To determine the height of the lower boundary of the clouds, the method of light location is used. In Russia, a meter is produced for these purposes, in which a flash lamp is used as a source of pulses and light.
The height of the lower boundary of the clouds by the method of light location using DVO-2 is determined by measuring the time it takes for a light pulse to travel from the light emitter to the cloud and back, as well as converting the obtained time value into a value of cloud height proportional to it. Thus, a light pulse is sent by the emitter and, after reflection, is received by the receiver. In this case, the emitter and receiver must be located in close proximity to each other.

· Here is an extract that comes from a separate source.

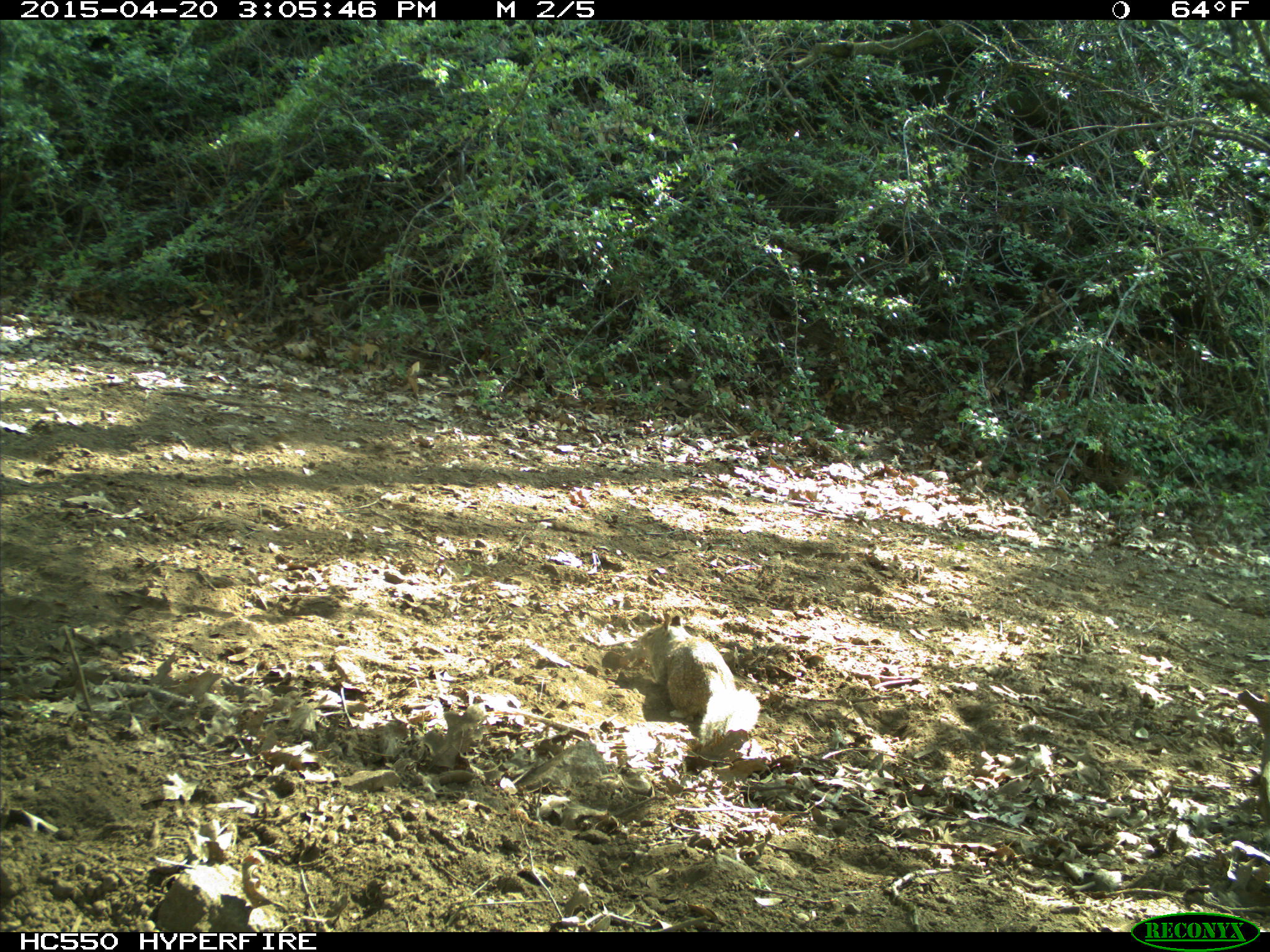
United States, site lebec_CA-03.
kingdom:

Structurally, the DVO-2 meter is a complex of several separate devices:
transmitter and receiver,
communication lines,
measuring block,
remote control.
The DVO-2 cloud height meter can operate autonomously with a measuring unit, complete with a remote control and as part of automated meteorological stations.

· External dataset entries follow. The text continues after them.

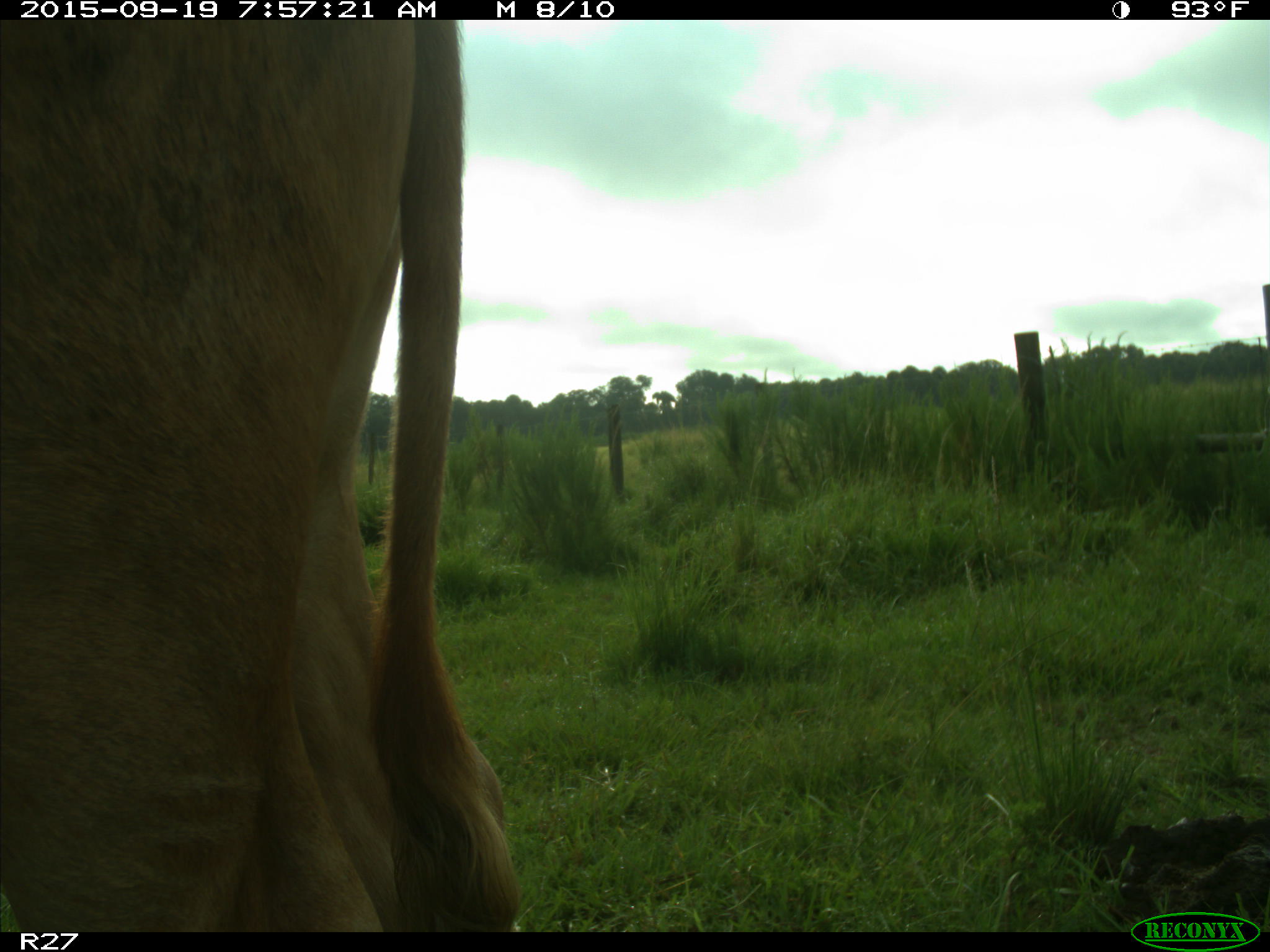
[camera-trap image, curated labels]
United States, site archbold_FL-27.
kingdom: Animalia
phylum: Chordata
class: Mammalia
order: Artiodactyla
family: Bovidae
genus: Bos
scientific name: Bos taurus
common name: domestic cow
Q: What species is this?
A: Bos taurus (domestic cow).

The transmitter consists of a flash tube, capacitors feeding it and a parabolic reflector. The reflector, together with the lamp and capacitors, is installed in a gimbal suspension enclosed in a housing with an opening lid.
The receiver consists of a parabolic mirror, a photodetector, a photoamplifier, also installed in a gimbal suspension and located in a housing with an opening lid.
The transmitter and receiver should be located near the main observation point. On runways, the transmitter and receiver are located at the nearest locator beacons at both ends of the runway.
The measuring unit, intended for collecting and processing information, consists of a measuring board, a high-voltage unit and a power supply unit.
The remote control includes a keyboard and indication board and a control board.
The signal from the receiver via a two-wire potentially isolated communication line with unipolar signals and a rated current (20 ± 5) mA is transmitted to the measuring unit, and from there to the remote control. Depending on the configuration, instead of a remote control for processing and displaying on the operator's display, the signal can be transmitted to the central system of the weather station.
The DVO-2 cloud height meter can operate either continuously or as needed. The remote control has a serial RS-232 interface intended for working with a computer. Information from DVO-2 meters can be transmitted over a communication line at a distance of up to 8 km.
Processing of measurement results on the measuring unit DVO-2 includes:
Averaging results over 8 measured values;
Exclusion from the number of measurements of those results in which there is a short-term loss of the reflected signal. Those. exclusion of the "gap in the clouds" factor;
The issuance of a signal about the "absence of clouds" in the event that among the 15 observations made, 8 significant ones are not recruited;
Exclusion of the so-called locals - false reflection signals.